(Information given Opens)

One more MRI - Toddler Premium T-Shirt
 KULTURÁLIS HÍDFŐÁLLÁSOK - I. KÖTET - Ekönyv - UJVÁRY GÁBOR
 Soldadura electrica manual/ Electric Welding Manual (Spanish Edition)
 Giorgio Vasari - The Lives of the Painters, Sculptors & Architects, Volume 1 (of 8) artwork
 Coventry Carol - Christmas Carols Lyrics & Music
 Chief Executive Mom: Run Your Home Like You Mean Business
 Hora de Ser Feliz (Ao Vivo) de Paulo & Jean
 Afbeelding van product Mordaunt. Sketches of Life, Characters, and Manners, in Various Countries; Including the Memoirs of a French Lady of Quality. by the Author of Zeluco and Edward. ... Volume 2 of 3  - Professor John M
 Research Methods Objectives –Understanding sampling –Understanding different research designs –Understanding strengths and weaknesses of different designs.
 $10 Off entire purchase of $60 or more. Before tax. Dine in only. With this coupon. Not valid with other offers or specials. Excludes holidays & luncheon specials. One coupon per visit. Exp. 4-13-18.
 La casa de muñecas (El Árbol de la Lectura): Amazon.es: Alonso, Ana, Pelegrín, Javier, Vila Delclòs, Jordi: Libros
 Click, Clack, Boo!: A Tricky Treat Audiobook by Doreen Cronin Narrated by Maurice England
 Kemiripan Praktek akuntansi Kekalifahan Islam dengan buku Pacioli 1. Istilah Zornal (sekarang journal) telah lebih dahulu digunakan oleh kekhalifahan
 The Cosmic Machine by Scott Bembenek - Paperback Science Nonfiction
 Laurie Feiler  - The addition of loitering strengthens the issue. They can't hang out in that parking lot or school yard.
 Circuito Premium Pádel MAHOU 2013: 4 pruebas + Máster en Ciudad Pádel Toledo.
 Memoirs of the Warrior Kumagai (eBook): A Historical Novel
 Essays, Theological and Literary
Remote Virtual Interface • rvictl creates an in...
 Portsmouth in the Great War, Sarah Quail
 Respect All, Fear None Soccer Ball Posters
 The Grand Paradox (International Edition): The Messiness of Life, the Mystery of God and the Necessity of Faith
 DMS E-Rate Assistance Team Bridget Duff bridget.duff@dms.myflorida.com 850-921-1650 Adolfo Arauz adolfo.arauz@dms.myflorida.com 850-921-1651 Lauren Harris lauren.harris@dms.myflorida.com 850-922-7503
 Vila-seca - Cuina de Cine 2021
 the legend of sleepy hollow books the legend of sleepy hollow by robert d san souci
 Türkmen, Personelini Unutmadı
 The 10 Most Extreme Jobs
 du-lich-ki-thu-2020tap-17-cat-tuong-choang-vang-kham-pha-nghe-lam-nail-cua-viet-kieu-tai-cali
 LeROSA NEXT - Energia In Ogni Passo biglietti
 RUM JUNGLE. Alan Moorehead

(Information given Closes)

Exercise:
Your response should be an exact copy of all the records.

Exercise answer:
One more MRI - Toddler Premium T-Shirt
 KULTURÁLIS HÍDFŐÁLLÁSOK - I. KÖTET - Ekönyv - UJVÁRY GÁBOR
 Soldadura electrica manual/ Electric Welding Manual (Spanish Edition)
 Giorgio Vasari - The Lives of the Painters, Sculptors & Architects, Volume 1 (of 8) artwork
 Coventry Carol - Christmas Carols Lyrics & Music
 Chief Executive Mom: Run Your Home Like You Mean Business
 Hora de Ser Feliz (Ao Vivo) de Paulo & Jean
 Afbeelding van product Mordaunt. Sketches of Life, Characters, and Manners, in Various Countries; Including the Memoirs of a French Lady of Quality. by the Author of Zeluco and Edward. ... Volume 2 of 3  - Professor John M
 Research Methods Objectives –Understanding sampling –Understanding different research designs –Understanding strengths and weaknesses of different designs.
 $10 Off entire purchase of $60 or more. Before tax. Dine in only. With this coupon. Not valid with other offers or specials. Excludes holidays & luncheon specials. One coupon per visit. Exp. 4-13-18.
 La casa de muñecas (El Árbol de la Lectura): Amazon.es: Alonso, Ana, Pelegrín, Javier, Vila Delclòs, Jordi: Libros
 Click, Clack, Boo!: A Tricky Treat Audiobook by Doreen Cronin Narrated by Maurice England
 Kemiripan Praktek akuntansi Kekalifahan Islam dengan buku Pacioli 1. Istilah Zornal (sekarang journal) telah lebih dahulu digunakan oleh kekhalifahan
 The Cosmic Machine by Scott Bembenek - Paperback Science Nonfiction
 Laurie Feiler  - The addition of loitering strengthens the issue. They can't hang out in that parking lot or school yard.
 Circuito Premium Pádel MAHOU 2013: 4 pruebas + Máster en Ciudad Pádel Toledo.
 Memoirs of the Warrior Kumagai (eBook): A Historical Novel
 Essays, Theological and Literary
Remote Virtual Interface • rvictl creates an in...
 Portsmouth in the Great War, Sarah Quail
 Respect All, Fear None Soccer Ball Posters
 The Grand Paradox (International Edition): The Messiness of Life, the Mystery of God and the Necessity of Faith
 DMS E-Rate Assistance Team Bridget Duff bridget.duff@dms.myflorida.com 850-921-1650 Adolfo Arauz adolfo.arauz@dms.myflorida.com 850-921-1651 Lauren Harris lauren.harris@dms.myflorida.com 850-922-7503
 Vila-seca - Cuina de Cine 2021
 the legend of sleepy hollow books the legend of sleepy hollow by robert d san souci
 Türkmen, Personelini Unutmadı
 The 10 Most Extreme Jobs
 du-lich-ki-thu-2020tap-17-cat-tuong-choang-vang-kham-pha-nghe-lam-nail-cua-viet-kieu-tai-cali
 LeROSA NEXT - Energia In Ogni Passo biglietti
 RUM JUNGLE. Alan Moorehead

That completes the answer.